A State Machine Emulator for String Processing.
- GitHub: https://github.com/Jerem-dY/StaMESP
- Crates.io: https://crates.io/crates/stamesp
- Doc: https://docs.rs/matx/latest/stamesp/index.html
- Scanner
- Parser
- Interpreter
- Output tree-like structures (like XML)
The language itself relies on 4 elements:
- SETS, that are a list of litterals which can constitude a shared premise to a transition function.
- sets are made of LITTERALS, which are strings specified between inverted commas
<">or single quotes<'>. - STATES describe both the string output of a transition (the name of the state) and the different transitions available from that point on.
- EXPRESSIONS are found in states and link a premise (a set) to a conclusion (a state) in a particular state.
The system relies on a tree system, with each new state being a node that has the token(s) that lead to it as children. Such nodes can then be exported to XML.
SETS and LITTERALS are described as follows:
setname('this' 'is' 'a' 'test')
While commas or other separators are technically viable to separate the different litterals, it is recommended to go with the space character. A comma or a line break are required after the closing of parentheses to end the set.

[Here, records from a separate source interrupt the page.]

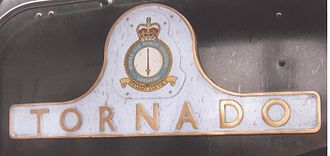 LNER Peppercorn Class A1 60163 Tornado - Tornado left hand nameplate at York station in May 2009 showing the badge of RAF Leeming in Yorkshire, where RAF Tornado F3s were based until the previous month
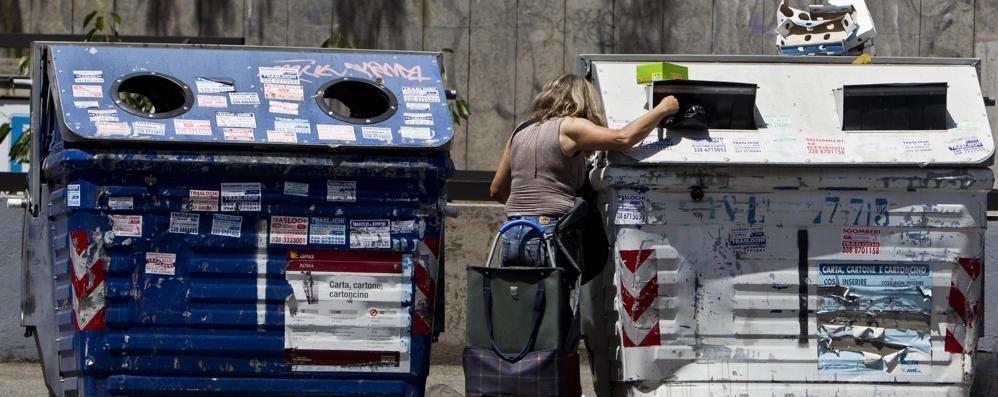 Allarme Italia povertà record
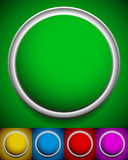 Empty circles in various colors: Green, yellow, blue, red and pu Stock Images
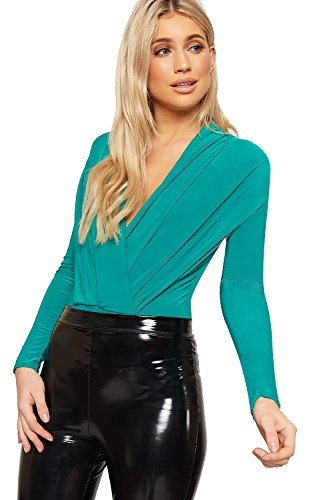 WearAll Femmes Plonger V-Neck Plissé Body Dames Longue Manche Slinky Collant Haut - 36-42 Vert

STATES and EXPRESSIONS must be written this way:
state_one{
setname = state_two
another_set = state_three
}
To be usable, a system described by those rules must have at most (and at least) one ENTRY POINT and at least one END POINT. An asterix <*> and/or a colon <:> can be put after the state's identifier to make it an entry or end point, respectively.
The ENTRY POINT is the state which the simulation will start in, and END POINTS are the states which the system can stop within without throwing an error. This allows for recognition (automata), as the error thrown can be caught and treated accordingly. Entry point can be chosen when starting the interpreter, as long as it exists in the system.
States can have several MODIFIERS in expressions.
-
a hat
<^>means we do not want to write a new node, only changing the state internally. Beware, as it can lead to unforeseen behavior! -
a percentage
<%>means we do want to write, but before we get to the new state. This is particularly useful for suffixes, as they should both be added to the current token and signal the end of it.
-
<@>is a special set that describes any token that does not belong to the different sets specified in the expressions. It is local, meaning that it does not have the same value across states: it is a way to describe potentially infinite tokens, thus acting like adefaultin a switch-case statement. -
<.>is a special state that signals we want to stay in the current state, without creating a new node. This allows for concatenation. If one wants to create a new node while staying in the same state, all they have to do is write the state's name.